Ma le fonti catalane del romanzo, riprodotte con tale formale esattezza quale non sarebbe possibile conservare in successive ritraduzioni, dimostrano che la stesura originale fu in catalano. Il primitivo testo inglese è una pura messa in scena suggerita probabilmente dal fatto che il romanzo, iniziandosi con le imprese di Guillem de Varoic, s'ispira come a fonte di argomento anglosassone alla storia poetica di Guy de Warwick. La cooperazione del Galba è più che problematica, risultando fallaci le deduzioni fondate sui caratteri stilistici che distinguerebbero l'ultima parte della narrazione, e forse è da ridursi a semplici correzioni per prepararne la stampa. Catalana la lingua, catalani gli spiriti animatori. Il campo d'azione, in cui si svolgono le mirabili gesta di Tirante non appena abbandona l'Inghilterra, spazia per le isole e per le terre bagnate dal Mediterraneo, lungo le vie battute dalle navi mercantili di Catalogna e nei luoghi dove era passata trionfando la spedizione militare di Ruggero da Flor. Dalla Sicilia, dove assiste alle nozze del re Filippo di Francia, Tirante passa alla difesa di Rodi, si spinge a Costantinopoli e salva l'impero bizantino dal pericolo musulmano. Ivi s'innamora della principessa Carmesina, alla quale ritorna dopo la fortunosa conquista della Barberia e, innalzato alla dignità di Cesare, la fa sua sposa. Con la loro morte si conchiude il romanzo. Un'atmosfera di realtà storica e geografica fluttua così attorno alla creazione fantastica e la contiene entro i limiti di una ragionevole verosimiglianza, che permette di motivare psicologicamente i caratteri dei protagonisti e d'inquadrare le loro azioni, non ostante la lentezza degli episodî, in uno schema ingegnosamente architettato. Per questo piacque al Cervantes (Don Qujote, I, 6); il quale però ne mise in rilievo la procace nudità di motivi voluttuosi, condannando il torbido compiacimento di fantasie, dove l'arte degrada a forme istintive di pervertimento e di malizia. Tradotto in italiano da Lelio Manfredi (Venezia 1528), essendo rimasta inedita la versione iniziata da Niccolò da Correggio (1501), il romanzo, che tra le sue fonti annovera il Decameron, diventò a sua volta una fonte del Boiardo e dell'Ariosto.
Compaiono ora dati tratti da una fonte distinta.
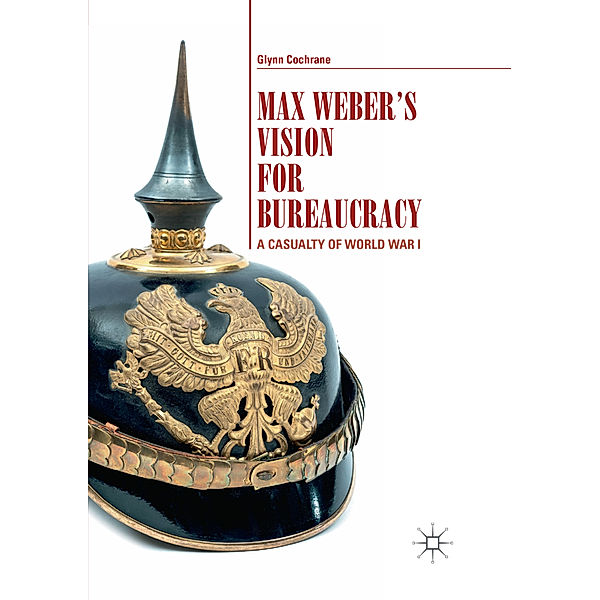 Max Weber's Vision for Bureaucracy, Glynn Cochrane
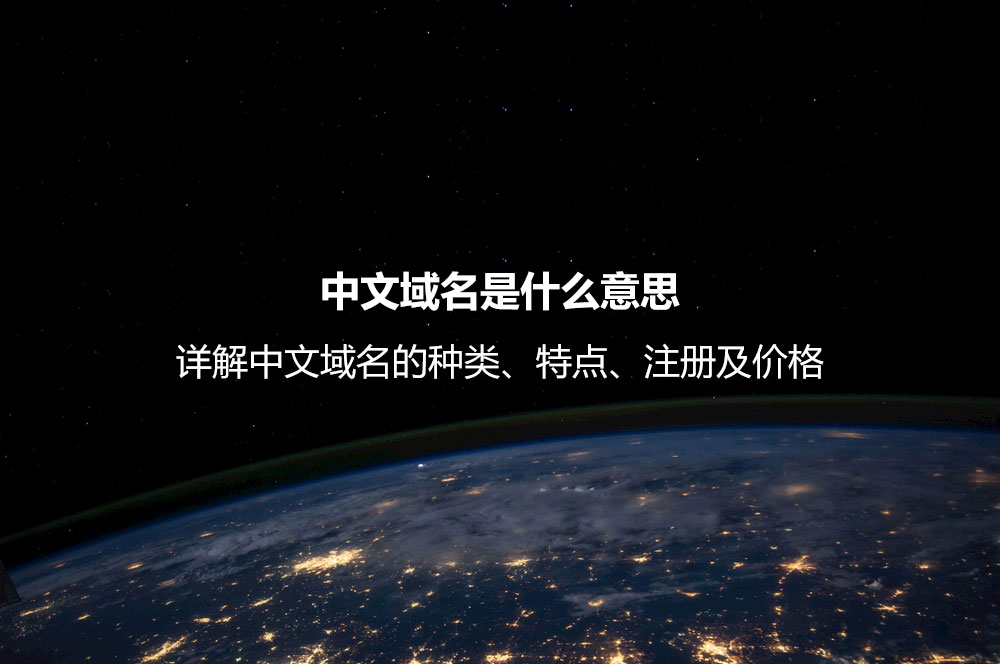 中文域名是什么意思？詳解中文域名的種類、特點(diǎn)、注冊(cè)及價(jià)格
Ediz.: Valenza 1490, riprodotta in facsimile da Archer M. Huntington, New York 1904; Barcellona 1499, ripubblicata da Marian Aguiló, Barcellona 1873-1905, e da J. Givanel i Mas, Barcellona 1920.
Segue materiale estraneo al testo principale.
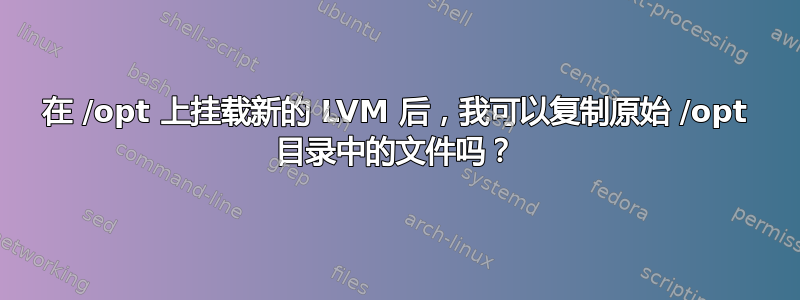 在 /opt 上挂载新的 LVM 后，我可以复制原始 /opt 目录中的文件吗？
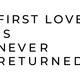 First Love is Never Returned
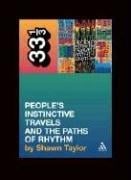 A Tribe Called Quest's People's Instinctive Travels And the Paths of Rhythm (33 1/3)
Bibl.: M. Menéndez y Pelayo, Orígenes de la Novela, I, Madrid 1905, p. 248 segg.; A. Farinelli, Italia e Spagna, Torino 1929, I, p. 363 segg.; Ll. Nicolau d'Olwer, Sobre les fonts catalanes de "T. lo B.", in Revista de Bibliografía Catalana, 1905, p. 5 segg.; A. Bonilla y San Martin, T. lo B., in Primer Congrés de la Llengua Catalana, Barcellona 1908; I. Bonsoms y Sicart, Discurs de recepció a l'Academia de Bones Lletres de Barcelona e Resposta di A. Rubió y Lluch, Barcellona 1907; J. Givanel i Mas, T. lo B., in Archivo de investigaciones históricas, Madrid 1911, I, pp. 213 segg., 319 segg.; II, pp. 392 segg., 477 segg.; id., T. lo B. i Don Quijote in Quaderns d'Estudi, Barcellona 1921-22; F. Martínez y Martínez, Martin Juan de Galba coautor de T. lo B., Valenza 1916; M. Gutiérrez del Caño, Ensayo bibliografico de T. lo B., in Revista de Arch. Bibl. y Museos, XXXVII, p. 239 segg.; J. A. Vaeth, T. lo B., New York 1918; H. Thomas, Spanish and Portuguese romances of Chivalry, Cambridge 1920, p. 32 segg.